-- Opening Marker --

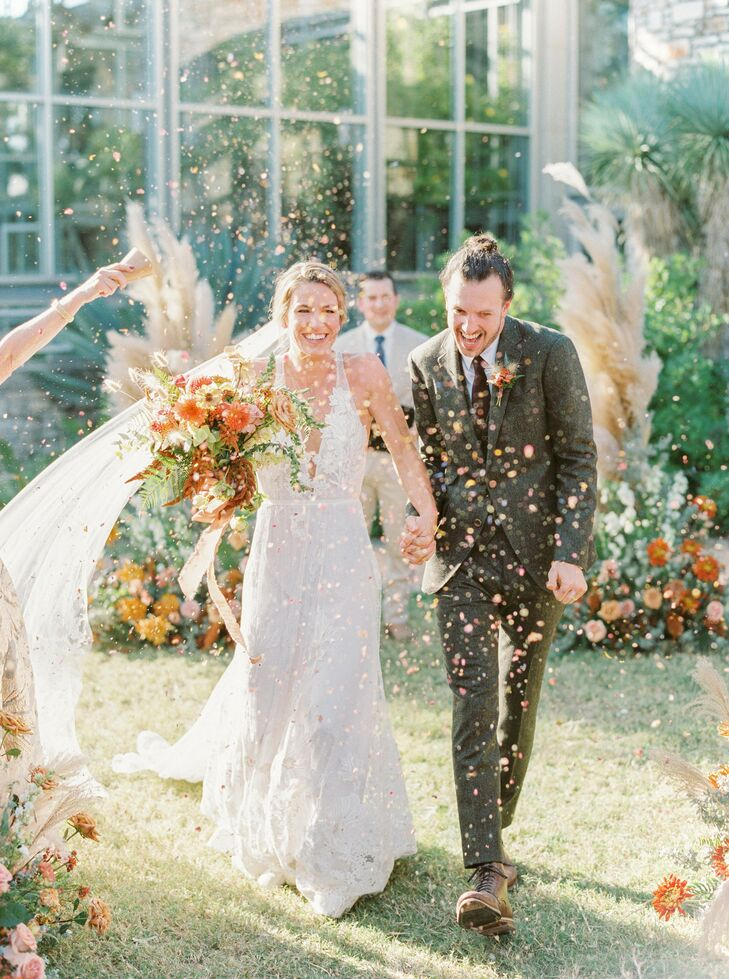Inspired by the natural landscape of Texas, Sarah and Grant tied the knot in a bohemian wedding at The Greenhouse at Driftwood. A palette of terracott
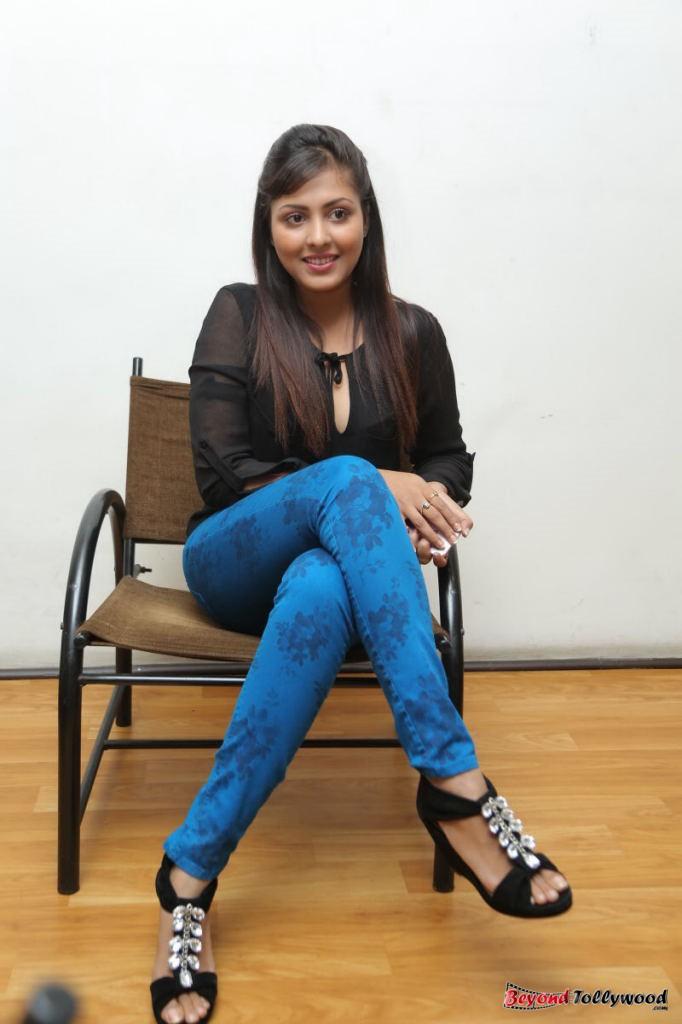 Image Galaxy Madhu Shalini At Om Namah Shivaya Art Show-9125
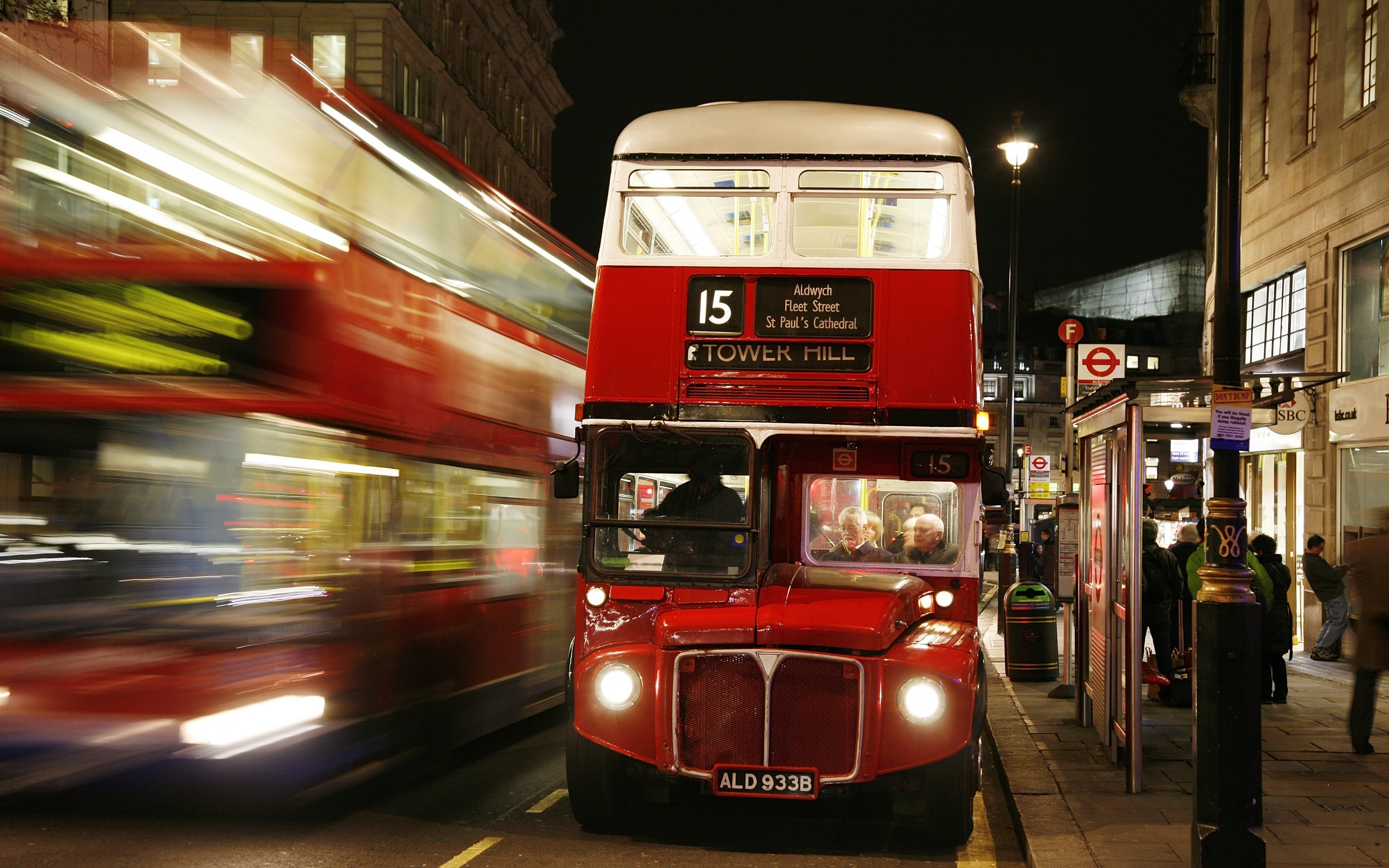 2560x1600 London england bus night lights people blur Passengers driver street road  lantern city wallpaper |  | 76560 | WallpaperUP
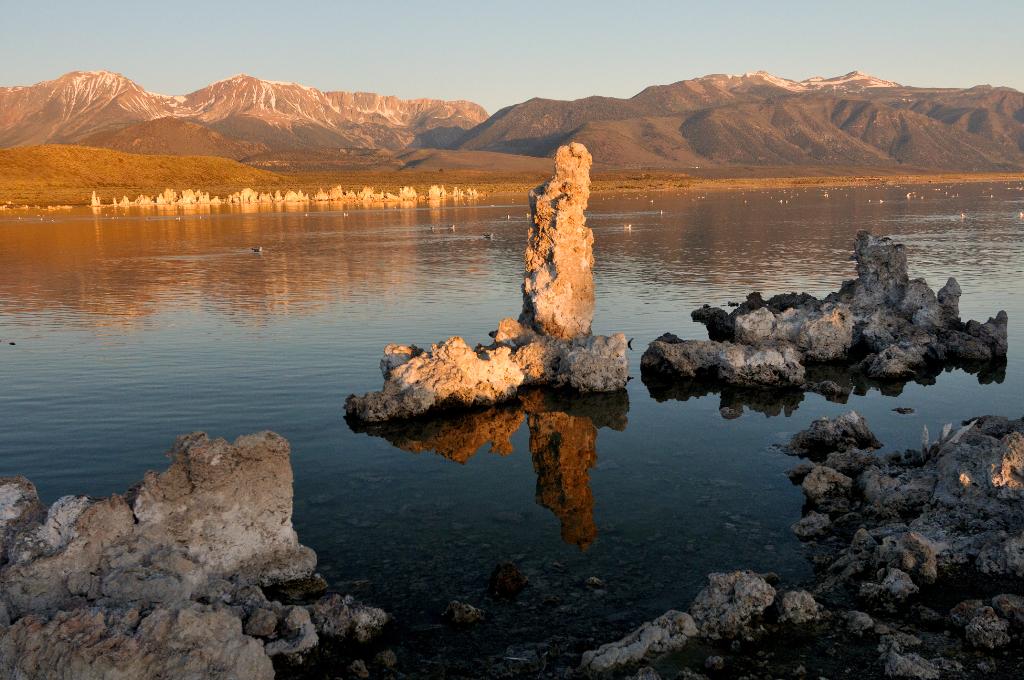 莫诺湖(Mono Lake)的尊容_图2-3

-- Closing Marker --

Repeat, with no pictures, each line from the beginning of the data through the line containing "Image Galaxy Madhu", inclusive.

* [Problem solution]
Inspired by the natural landscape of Texas, Sarah and Grant tied the knot in a bohemian wedding at The Greenhouse at Driftwood. A palette of terracott
 Image Galaxy Madhu Shalini At Om Namah Shivaya Art Show-9125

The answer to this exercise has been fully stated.